第22話嵐のごとく! Ⅱ ④

【明日菜side】


 由利凛が何か不届きな事を考えたようだけど、今は我慢することにしましょう。


「「我が心『くう』なり、 空ならばゆえに『無』」」


 二人が自ら暗示をかけると二人の気配、存在感が希薄に成っていった。

 そこに居るハズなのに注視しないて認識出来ない程に存在感が感じられない。

 ………由利子おばさま、貴女は実娘を暗殺者にでもするつもりですか!?


 フラフラと歩いて目標に向かっているのに、お兄様たちも不良たちも目線に映っていないのか気付かないわ。


「さあ、私達は私達の仕事をするわよ!」


 薙刀部なぎなたぶである私とパラスは、練習用の自分の薙刀を袋から出した。

 英里香は、弓道部に所属しているが今回は弓を持って来ていないわ。

 英里香の実母である楓お母様は、学生時代に弓道部に所属していて大会で優勝を何度もしたらしく娘の英里香にも指導していたようだけど………

 和弓は威力が有りすぎる上に大きすぎるから、乱戦には不向きなので素手だけど、由利子おばさまから合気道を習っているから不安が無い………


 かくいう私も実母であるお母様勇気が剣道部だったので『剣』を教えて貰うハズだったのだけど、女神時代の得意武器が『槍』『戦斧』だったので『薙刀』を選んだのだけど………少し悲しそうにしていたお母様に罪悪感を感じてしまった。

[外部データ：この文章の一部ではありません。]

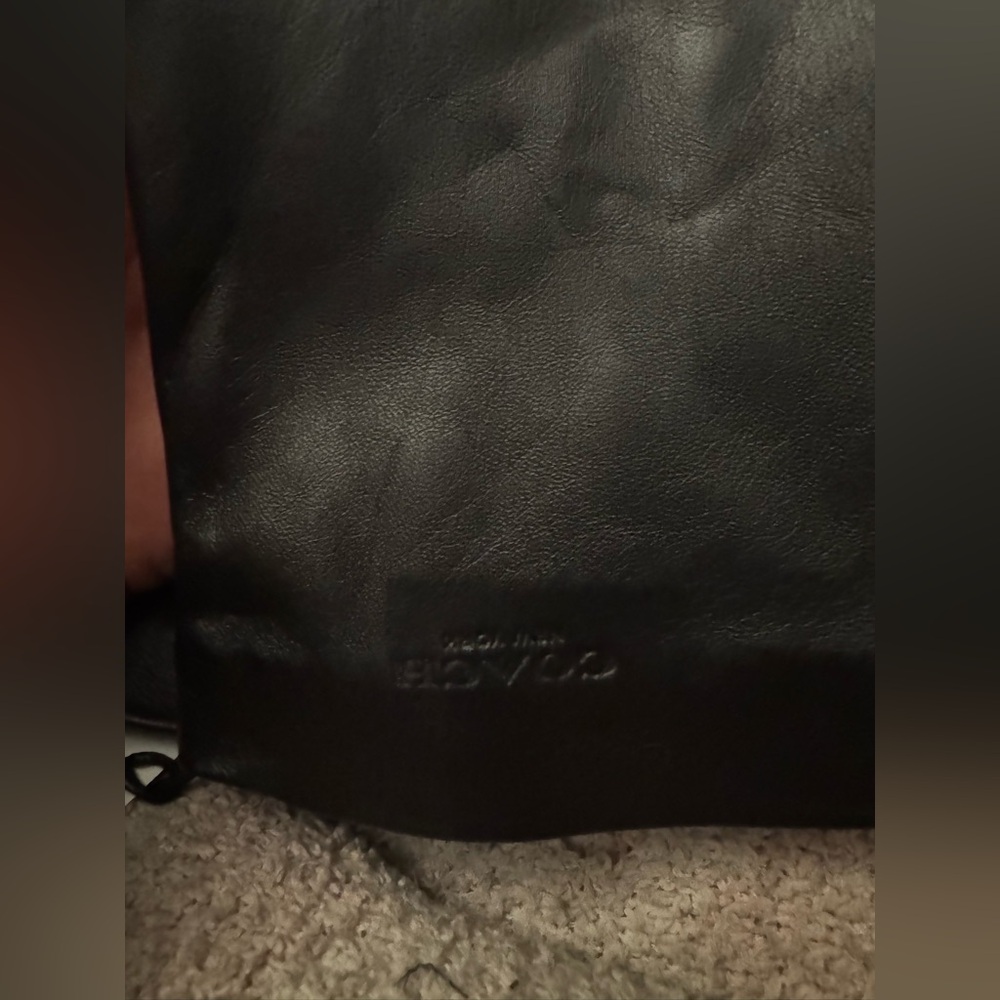 Coach Black Leather Gloves - Picture 4 of 6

 まあ、私の変わりにお兄様達が、お母様と由利子おばさまにシゴカれていたのだけど………


 由利子おばさま………人間よね?

 一応、鑑定ゴッドアイで見たのだけど………全てを見れなかったのは何故?

 女神を三人も産んだからなのかしら?


 由利凛たちが、無事に人質の所に到着してから、人質に隠れるように気配を元に戻したら、巧お兄様が由利凛に気付いたのを確認してから私達は、お兄様たちに合流した。

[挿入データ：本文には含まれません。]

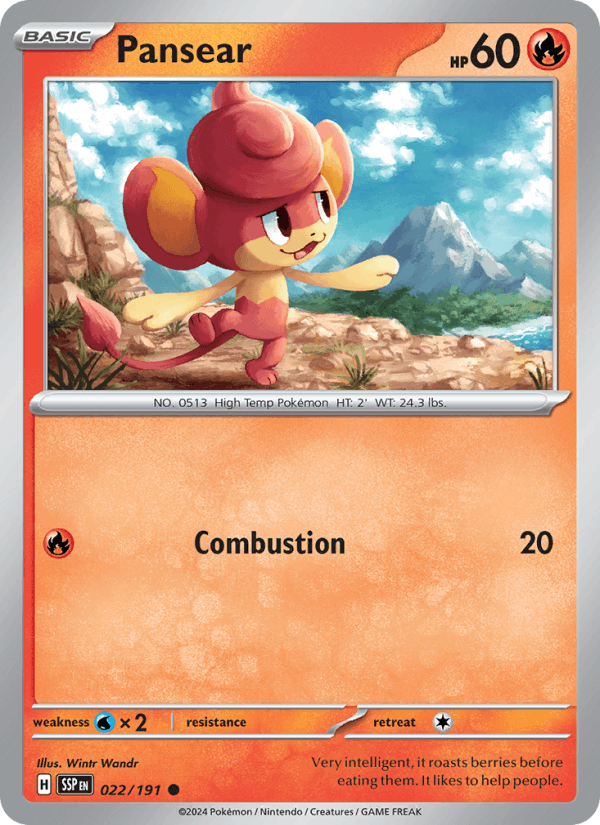 Pansear 22/191 Surging Sparks English Pokémon card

「クッ、大江戸ファミリーが勢揃いしてしまったようね!

 用が有るのは『男』である大江戸巧と大江戸嵐だけよ、妹たちは貴方たちの自由にして良いから排除しなさい!」


 不良の女ボスが号令をかけると、


「「「「「「「「「「「「

 アラホラサッサー !

 」」」」」」」」」」」」


 子分二人を手元に残して、その他の子分たちが此方に向かって来た。

 やはり、アノ女の狙いはお兄様たちのようね。


 今の日本………否、世界は『男不足』問題で揺れている。

 女余り世界なのです。

 そのせいか、男は草食化してしまい、女は肉食化してしまった。

 日本は『一夫多妻』『多夫一妻』を閣議決定して、なんとかしのいだけど、一部を除いて ほとんどが『一夫一妻』を選んでいる。

 私達の両親みたいに『一夫多妻』を選んだのは、極少数なのよね。

 その事に違和感を感じ無く成った私達も だいぶ毒されているわね、この『パラレルワールド』に!


 一方、世界は某宗教の影響力が強い国程、男女比が酷く成っていた。


『如何なる理由でも中絶禁止』『如何なる理由でも離婚禁止』

『如何なる理由でも姦淫禁止』『信仰の自由は認めない』


 これが、法制化することにより少子化は解決したけれど………

 事実婚が増え、結婚出来ない女性が増えて治安が悪化した!

 異世界物語の『オーク』みたいに男を襲う女が激増したのだ。

 それに比べれば、日本はかなりマシだけど………あぶれる女性が多いのも事実なのよね。